#### Data
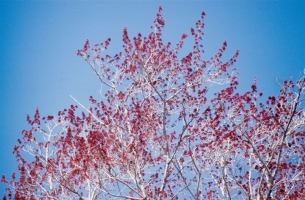 Red Maple in Flower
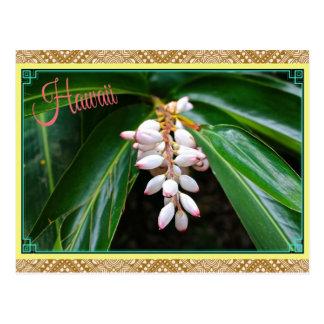 Hawaii-Blumen-Postkarte Postkarte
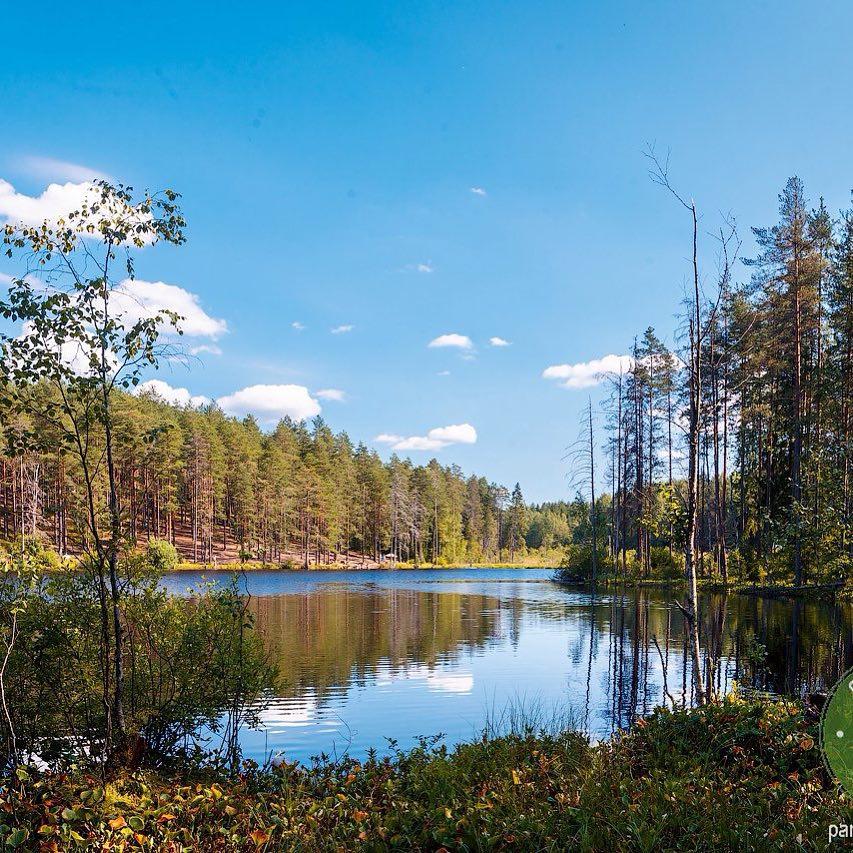 В GREENVALD Парк Скандинавия  у вас всегда будет хорошее настроение🏻 Глядя на такой вид, плохим оно просто быть не сможет🏻 Ждем в любимом парке🏻Координаты: 60.287649, 29.744828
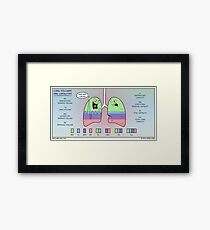 Lung Volumes and Capacities Framed Print
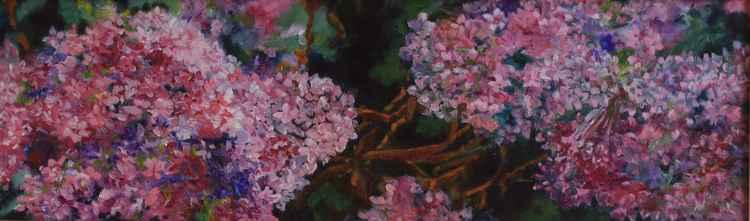 Flowering -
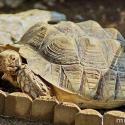 Sarkantyús teknős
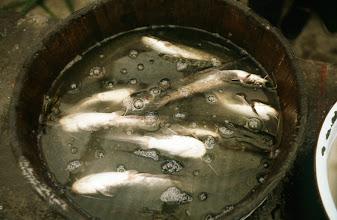 Photo: 11098 鎮江/自由市場/魚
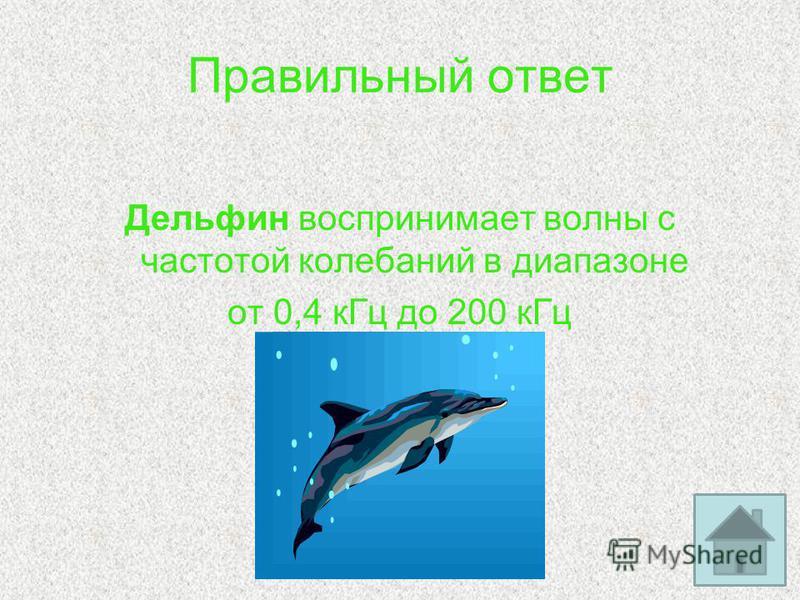 Правильный ответ Дельфин воспринимает волны с частотой колебаний в диапазоне от 0,4 к Гц до 200 к Гц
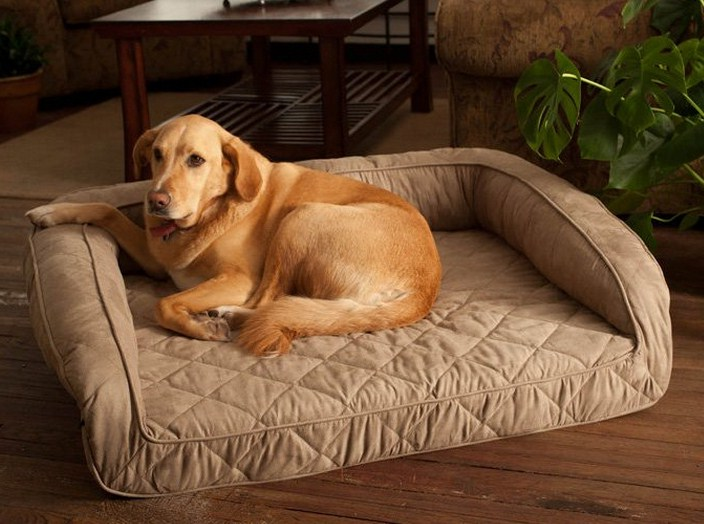 Extra Large Dog Beds For Mastiffs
########
Please output all of the data exactly as given, omitting any images it holds.

→ Exercise answer
 Red Maple in Flower
 Hawaii-Blumen-Postkarte Postkarte
 В GREENVALD Парк Скандинавия  у вас всегда будет хорошее настроение🏻 Глядя на такой вид, плохим оно просто быть не сможет🏻 Ждем в любимом парке🏻Координаты: 60.287649, 29.744828
 Lung Volumes and Capacities Framed Print
 Flowering -
 Sarkantyús teknős
 Photo: 11098 鎮江/自由市場/魚
 Правильный ответ Дельфин воспринимает волны с частотой колебаний в диапазоне от 0,4 к Гц до 200 к Гц
 Extra Large Dog Beds For Mastiffs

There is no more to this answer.